WHAT THE TASK ASKS: Report each line from the records where the string "Aves" turns up.

####

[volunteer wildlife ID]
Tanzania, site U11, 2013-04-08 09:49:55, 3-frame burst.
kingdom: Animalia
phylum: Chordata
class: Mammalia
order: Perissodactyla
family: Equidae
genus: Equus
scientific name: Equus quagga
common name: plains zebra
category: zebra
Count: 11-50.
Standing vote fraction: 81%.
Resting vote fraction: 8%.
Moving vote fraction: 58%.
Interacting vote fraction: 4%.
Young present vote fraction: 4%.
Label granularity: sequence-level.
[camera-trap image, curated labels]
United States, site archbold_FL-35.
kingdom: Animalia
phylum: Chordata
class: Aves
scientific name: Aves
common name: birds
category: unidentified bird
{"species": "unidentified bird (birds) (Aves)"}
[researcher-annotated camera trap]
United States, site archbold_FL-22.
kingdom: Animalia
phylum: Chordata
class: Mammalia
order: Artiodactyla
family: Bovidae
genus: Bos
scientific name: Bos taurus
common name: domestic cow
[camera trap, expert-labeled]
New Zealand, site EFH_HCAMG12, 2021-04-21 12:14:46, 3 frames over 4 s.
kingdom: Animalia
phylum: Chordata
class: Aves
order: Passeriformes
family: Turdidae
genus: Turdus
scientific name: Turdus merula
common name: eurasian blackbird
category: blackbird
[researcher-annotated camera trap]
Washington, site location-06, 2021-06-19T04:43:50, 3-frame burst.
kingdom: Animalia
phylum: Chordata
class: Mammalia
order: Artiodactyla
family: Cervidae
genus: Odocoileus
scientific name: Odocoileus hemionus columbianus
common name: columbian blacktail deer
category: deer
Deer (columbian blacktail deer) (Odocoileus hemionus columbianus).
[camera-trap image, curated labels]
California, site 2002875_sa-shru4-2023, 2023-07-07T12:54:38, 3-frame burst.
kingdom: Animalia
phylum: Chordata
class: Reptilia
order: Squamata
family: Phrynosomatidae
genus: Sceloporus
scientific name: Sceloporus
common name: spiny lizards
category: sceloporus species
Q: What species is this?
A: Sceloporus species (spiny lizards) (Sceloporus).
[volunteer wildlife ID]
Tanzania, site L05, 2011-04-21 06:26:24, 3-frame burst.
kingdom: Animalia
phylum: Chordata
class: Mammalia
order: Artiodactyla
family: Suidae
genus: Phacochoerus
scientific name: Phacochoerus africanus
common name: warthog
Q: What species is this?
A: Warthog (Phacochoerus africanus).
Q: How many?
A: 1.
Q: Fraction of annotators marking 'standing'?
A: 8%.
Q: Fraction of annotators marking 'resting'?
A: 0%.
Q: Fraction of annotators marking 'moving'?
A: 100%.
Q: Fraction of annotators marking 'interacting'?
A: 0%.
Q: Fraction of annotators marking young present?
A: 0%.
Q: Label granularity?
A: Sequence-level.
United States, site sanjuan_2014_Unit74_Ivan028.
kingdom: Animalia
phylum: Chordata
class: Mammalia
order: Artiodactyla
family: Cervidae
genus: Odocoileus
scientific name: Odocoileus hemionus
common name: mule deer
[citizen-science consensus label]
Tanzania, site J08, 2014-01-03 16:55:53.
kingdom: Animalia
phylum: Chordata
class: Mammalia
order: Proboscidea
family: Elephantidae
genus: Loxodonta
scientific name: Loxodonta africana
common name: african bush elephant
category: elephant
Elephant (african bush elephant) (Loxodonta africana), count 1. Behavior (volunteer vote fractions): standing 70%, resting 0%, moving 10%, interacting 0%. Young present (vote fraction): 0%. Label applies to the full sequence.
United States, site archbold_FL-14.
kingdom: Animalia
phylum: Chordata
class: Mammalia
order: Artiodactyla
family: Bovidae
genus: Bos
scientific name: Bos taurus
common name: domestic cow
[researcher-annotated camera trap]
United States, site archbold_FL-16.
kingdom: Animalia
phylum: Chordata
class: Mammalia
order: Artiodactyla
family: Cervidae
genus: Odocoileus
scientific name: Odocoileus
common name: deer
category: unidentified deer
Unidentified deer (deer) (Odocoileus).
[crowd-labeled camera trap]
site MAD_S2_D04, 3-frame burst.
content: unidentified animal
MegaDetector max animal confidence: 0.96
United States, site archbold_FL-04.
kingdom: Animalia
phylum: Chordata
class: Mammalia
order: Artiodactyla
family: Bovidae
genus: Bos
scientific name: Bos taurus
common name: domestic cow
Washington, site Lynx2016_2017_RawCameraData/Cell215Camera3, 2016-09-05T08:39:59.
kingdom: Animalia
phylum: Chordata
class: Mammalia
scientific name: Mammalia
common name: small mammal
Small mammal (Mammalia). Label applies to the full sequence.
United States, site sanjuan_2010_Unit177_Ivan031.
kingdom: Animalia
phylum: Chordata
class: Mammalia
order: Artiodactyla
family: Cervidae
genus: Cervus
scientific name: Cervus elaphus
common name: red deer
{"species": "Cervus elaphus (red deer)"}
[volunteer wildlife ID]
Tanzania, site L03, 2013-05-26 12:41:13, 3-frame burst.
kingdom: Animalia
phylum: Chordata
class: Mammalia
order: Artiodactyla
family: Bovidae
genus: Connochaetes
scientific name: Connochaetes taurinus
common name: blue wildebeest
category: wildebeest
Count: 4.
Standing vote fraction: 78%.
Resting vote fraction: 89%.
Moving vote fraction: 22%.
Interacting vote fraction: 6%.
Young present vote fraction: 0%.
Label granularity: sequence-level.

####

TASK RESULT:
class: Aves
scientific name: Aves
{"species": "unidentified bird (birds) (Aves)"}
class: Aves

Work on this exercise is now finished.